Toen hij echter zag hoe vele farizeeën en sadduceeën op de onderdompeling afkwamen, zei hij hen: “Addergebroed! Wie heeft jullie wijs gemaakt dat je de komende woede kunt ontvluchten? Breng dus vruchten voort de omkeer waardig en denk niet bij jezelf: ‘wij hebben Abraham als vader’ [en dat is genoeg als garantie om zelf gered te worden]. Want ik zeg jullie dat God uit deze stenen kinderen voor Abraham kan verwekken [en dus niet noodzakelijk júllie nodig heeft]. Ik dompel jullie wel onder in water, tot omkeer, maar die na mij komt, is krachtiger dan ik. – Ik reik er nog niet eens toe zijn sandalen te dragen. – Hij zal jullie onderdompelen in heilige geest en vuur. Hij heeft de wan in zijn hand en hij zal heel zijn dorsvloer door en door zuiveren. Zijn koren zal hij verzamelen in de schuur, maar het kaf zal hij verbranden in onblusbaar vuur.”

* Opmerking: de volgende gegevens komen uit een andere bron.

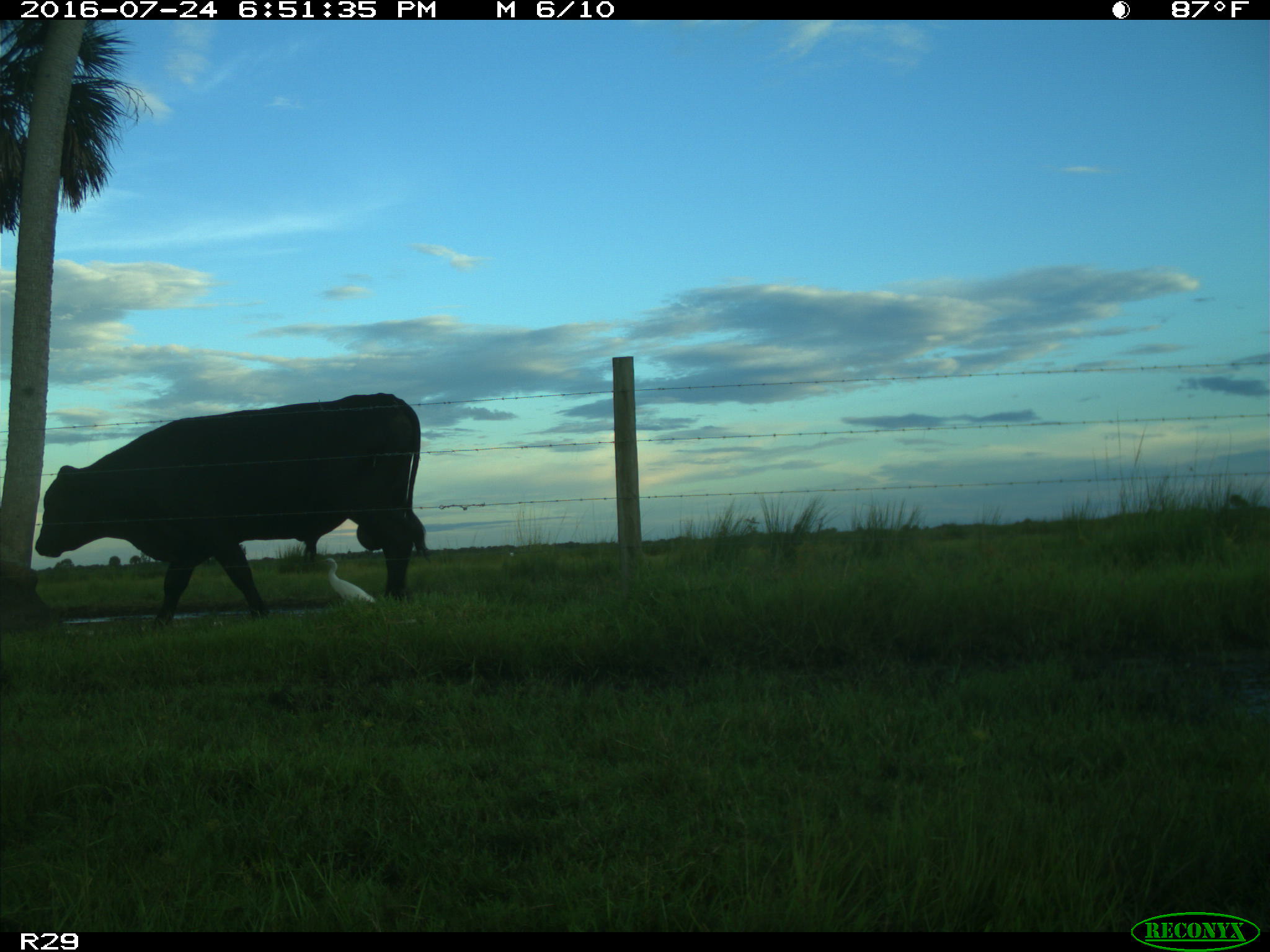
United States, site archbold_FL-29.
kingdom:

Vandaag horen we een oproep tot bekering (zij het van een rare alternatieve hippie). Met Jesaja’s woorden zegt hij: "Bereid de weg van de Heer". Is dit alleen bedoeld voor Johannes of ook als oproep voor ons allen?
Bemerk dat het hier niet zozeer gaat om een weg die zelf moet gegaan worden, maar om een weg waarop iemand naar ons toe komt en bij ons wil binnenkomen. De bekering waartoe Johannes oproept is er dus een die erin bestaat om ontvankelijk te worden: het goddelijke te herkennen en toe te laten.
Hoe komt hij naar ons toe? Dat zal hij doen in mensengestalte, hulpeloos en kwetsbaar als een kind. Als wij ‘bereid’ zijn ons te laten raken door het appel van elke hulpeloze en kwetsbare medemens, dan zal het ons niet verrassen als G-d zó onder ons verschijnt en naar ons toekomt.